O atropelamento de um cão no cruzamento da linha de trem, em pleno horário de almoço, no centro de Pedro Leopoldo, reacendeu discussões sobre a responsabilidade de motoristas e o tratamento dado aos animais em situação de rua. Alguns transeuntes puderam ver, estarrecidos, o momento em que o filhote foi atingido por um veículo que seguia em velocidade incompatível com a via e que não apresentou qualquer tentativa de frear, desviar ou retornar para verificar o estado do animal. A cena causou revolta naqueles que testemunharam não apenas pela violência do impacto, mas principalmente porque o cão, ferido gravemente, permaneceu agonizando até morrer sozinho. O episódio, que não foi isolado (haja vista termos notícias de outros com o mesmo final infeliz há pouco tempo), provocou indignação entre protetores dos animais, que cobram mais rigor na responsabilização de quem atropela e abandona um animal ferido.
Embora o Código de Trânsito Brasileiro ainda não traga punição específica para atropelamentos de animais e omissão de socorro, especialistas explicam que existem caminhos legais possíveis. O Projeto de Lei 4.786/2020, que tramita no Senado, pretende alterar o CTB justamente para responsabilizar condutores que causarem acidentes com animais e não prestarem socorro, estabelecendo penas que vão de seis meses a dois anos de detenção, além de suspensão ou proibição para dirigir. Em paralelo, no campo penal, há a possibilidade de enquadramento da conduta como maus-tratos quando há dolo (intenção) — como, por exemplo, acelerar o veículo em cima do animal — ou também por dolo eventual, ou seja, quando o motorista assume o risco da morte do animal ao deixar de prestar socorro.
Especialistas em Direito Animal explicam que, se o condutor tinha condições de parar e socorrer, mas escolhe não agir desta forma, contribui diretamente para o agravamento das lesões, o que permite a imputação do crime previsto no artigo 32 da Lei de Crimes Ambientais. Desta forma, mesmo que não exista na legislação federal um tipo penal específico para omissão de socorro a animais atropelados, há respaldo jurídico para responsabilizar condutores.
Enquanto Pedro Leopoldo ainda discute políticas públicas para o tema, Belo Horizonte já avançou nesse caminho. Em abril de 2023, a capital mineira sancionou a Lei nº 11.486/2023, tornando obrigatória a prestação de socorro a animais atropelados. Ela determina que motoristas, passageiros, motociclistas, ciclistas ou qualquer condutor envolvido no acidente devem socorrer imediatamente o animal ou, caso não possam fazê-lo, acionar a autoridade pública. Além disso, dispõe que a Prefeitura mantenha um canal oficial para relatos de atropelamentos, garantindo que a ocorrência seja registrada e que o animal receba atendimento. A existência dessa lei municipal mostra que é possível criar regulamentações locais que protejam os animais e responsabilizem a omissão, servindo como modelo para outras cidades, especialmente aquelas que ainda não possuem hospital público veterinário e dependem do trabalho de voluntários.

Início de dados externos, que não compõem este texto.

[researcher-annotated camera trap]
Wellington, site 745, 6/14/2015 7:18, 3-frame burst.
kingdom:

A discussão torna-se ainda mais urgente quando se observa que, além dos animais domésticos, o atropelamento de fauna silvestre é uma tragédia silenciosa no Brasil. Pesquisas do Centro Brasileiro de Estudos em Ecologia de Estradas estimam que mais de 475 milhões de animais silvestres morrem atropelados por ano no país. Em Minas Gerais, espécies como tamanduás, capivaras, lobos-guará e até onças são frequentemente vítimas de colisões em rodovias como a MG-010, MG-424 e BR-040. Esses acidentes não apenas causam sofrimento aos animais, mas também ameaçam espécies já vulneráveis e trazem riscos aos próprios motoristas. A ausência de passagens de fauna, sinalização adequada e fiscalização torna as estradas brasileiras um verdadeiro corredor de morte para a biodiversidade.

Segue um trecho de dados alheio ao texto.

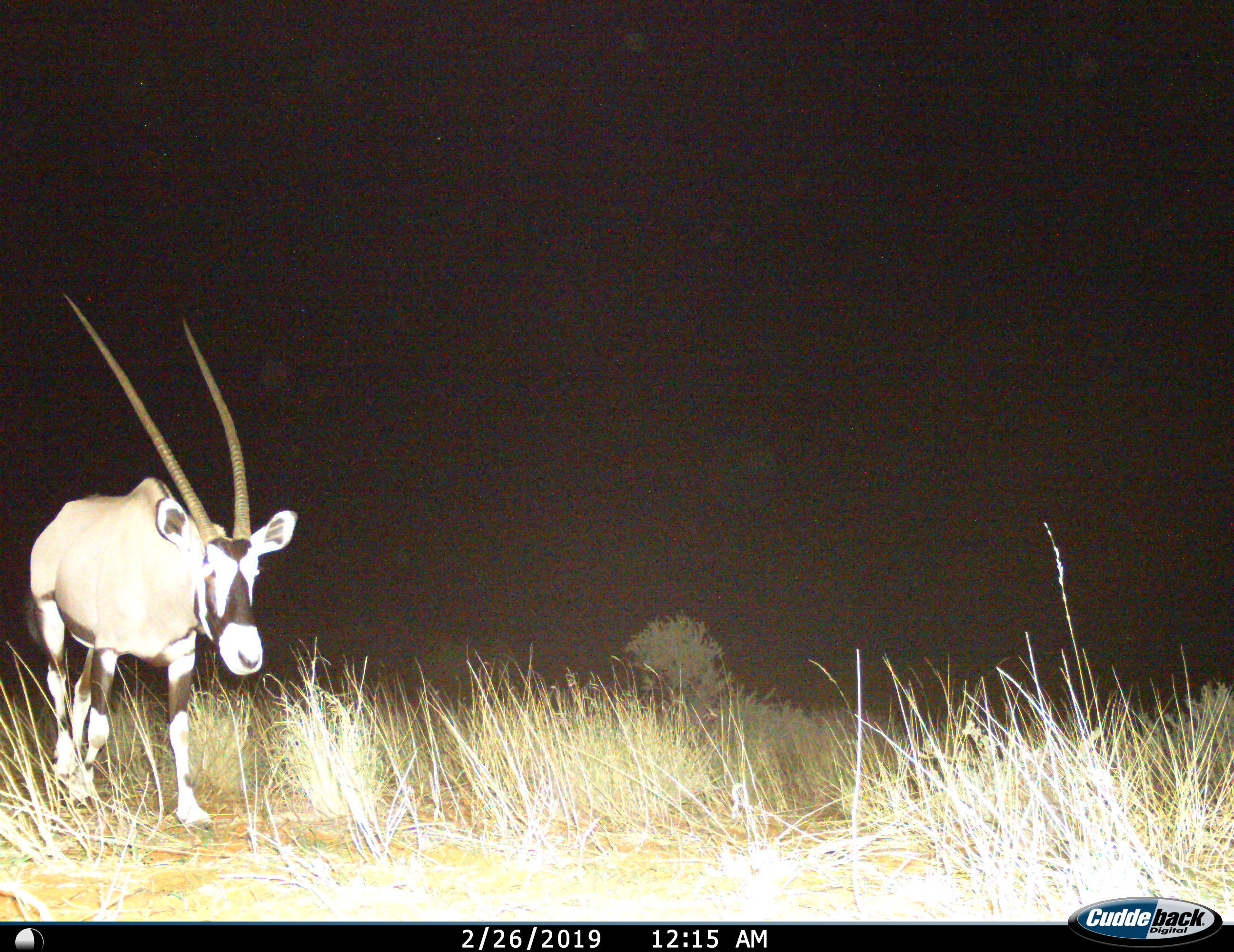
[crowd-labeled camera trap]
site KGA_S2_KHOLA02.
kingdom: Animalia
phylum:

O caso do cãozinho que agonizou até morrer no coração de Pedro Leopoldo demonstra, de forma dolorosa, o quanto a proteção animal ainda é frágil. Ele evidencia a necessidade de políticas públicas municipais que obriguem o socorro e reforça que a responsabilidade não é apenas do Estado, mas também de cada cidadão que testemunha um atropelamento e que pode fazer a denúncia. O debate sobre a criação de leis semelhantes precisa ganhar força em cidades menores, onde a dependência do trabalho de protetores é enorme e a ausência de estruturas públicas agrava ainda mais o problema. Enquanto isso, vidas continuam sendo perdidas, algumas silenciosamente nas estradas, outras à vista de todos, no centro da cidade. Até quando o atropelamento de animais será tratado como um acidente inevitável e não como uma falha humana, social e ética?